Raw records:
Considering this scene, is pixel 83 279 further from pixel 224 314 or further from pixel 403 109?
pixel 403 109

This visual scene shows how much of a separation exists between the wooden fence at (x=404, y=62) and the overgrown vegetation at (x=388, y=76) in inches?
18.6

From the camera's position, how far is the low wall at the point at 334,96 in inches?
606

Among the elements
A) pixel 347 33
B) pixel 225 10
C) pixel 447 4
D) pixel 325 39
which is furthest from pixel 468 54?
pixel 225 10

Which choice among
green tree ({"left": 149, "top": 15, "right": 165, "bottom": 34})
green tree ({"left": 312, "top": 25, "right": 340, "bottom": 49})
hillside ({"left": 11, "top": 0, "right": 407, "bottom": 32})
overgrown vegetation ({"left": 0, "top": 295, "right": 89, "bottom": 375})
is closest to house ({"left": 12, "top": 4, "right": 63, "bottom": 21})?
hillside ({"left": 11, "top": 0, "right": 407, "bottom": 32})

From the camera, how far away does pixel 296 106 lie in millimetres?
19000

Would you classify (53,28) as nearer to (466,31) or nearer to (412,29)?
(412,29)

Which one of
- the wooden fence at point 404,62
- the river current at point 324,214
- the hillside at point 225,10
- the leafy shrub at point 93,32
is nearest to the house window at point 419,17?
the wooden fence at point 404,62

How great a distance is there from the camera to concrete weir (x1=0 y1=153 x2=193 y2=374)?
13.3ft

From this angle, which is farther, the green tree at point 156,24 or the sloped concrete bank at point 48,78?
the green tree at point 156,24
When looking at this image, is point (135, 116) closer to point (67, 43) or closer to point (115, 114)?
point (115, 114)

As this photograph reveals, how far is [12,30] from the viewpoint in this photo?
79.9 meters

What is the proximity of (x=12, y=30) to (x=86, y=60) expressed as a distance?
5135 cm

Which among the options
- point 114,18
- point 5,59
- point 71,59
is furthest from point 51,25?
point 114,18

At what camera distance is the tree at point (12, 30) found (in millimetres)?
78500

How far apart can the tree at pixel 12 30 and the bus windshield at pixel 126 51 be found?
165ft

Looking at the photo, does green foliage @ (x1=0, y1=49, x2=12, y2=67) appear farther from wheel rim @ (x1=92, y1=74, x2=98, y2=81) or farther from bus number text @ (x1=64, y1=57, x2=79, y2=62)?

**EXERCISE DIRECTIONS**:
Could you edit the rows above so that every "overgrown vegetation" becomes "dense brush", leaving everything else as it is?

**TASK ANSWER**:
Considering this scene, is pixel 83 279 further from pixel 224 314 or further from pixel 403 109?
pixel 403 109

This visual scene shows how much of a separation exists between the wooden fence at (x=404, y=62) and the dense brush at (x=388, y=76) in inches?
18.6

From the camera's position, how far is the low wall at the point at 334,96 in inches?
606

Among the elements
A) pixel 347 33
B) pixel 225 10
C) pixel 447 4
D) pixel 325 39
which is furthest from pixel 468 54?
pixel 225 10

Which choice among
green tree ({"left": 149, "top": 15, "right": 165, "bottom": 34})
green tree ({"left": 312, "top": 25, "right": 340, "bottom": 49})
hillside ({"left": 11, "top": 0, "right": 407, "bottom": 32})
dense brush ({"left": 0, "top": 295, "right": 89, "bottom": 375})
is closest to house ({"left": 12, "top": 4, "right": 63, "bottom": 21})?
hillside ({"left": 11, "top": 0, "right": 407, "bottom": 32})

From the camera, how far away does pixel 296 106 lie in millimetres?
19000

Would you classify (53,28) as nearer to (466,31) or nearer to (412,29)?
(412,29)

Which one of
- the wooden fence at point 404,62
- the river current at point 324,214
- the hillside at point 225,10
- the leafy shrub at point 93,32
is nearest to the house window at point 419,17?
the wooden fence at point 404,62

How great a distance is there from the camera to concrete weir (x1=0 y1=153 x2=193 y2=374)?
13.3ft

From this angle, which is farther, the green tree at point 156,24 or the sloped concrete bank at point 48,78?
the green tree at point 156,24
When looking at this image, is point (135, 116) closer to point (67, 43) or closer to point (115, 114)?
point (115, 114)

As this photograph reveals, how far is [12,30] from the viewpoint in this photo?
79.9 meters

What is the proximity of (x=12, y=30) to (x=86, y=60) expressed as a distance?
5135 cm

Which among the options
- point 114,18
- point 5,59
- point 71,59
is furthest from point 51,25?
point 114,18

At what camera distance is the tree at point (12, 30) found (in millimetres)?
78500

How far apart can the tree at pixel 12 30 and the bus windshield at pixel 126 51 be found?
165ft

Looking at the photo, does green foliage @ (x1=0, y1=49, x2=12, y2=67) appear farther from wheel rim @ (x1=92, y1=74, x2=98, y2=81) or farther from bus number text @ (x1=64, y1=57, x2=79, y2=62)?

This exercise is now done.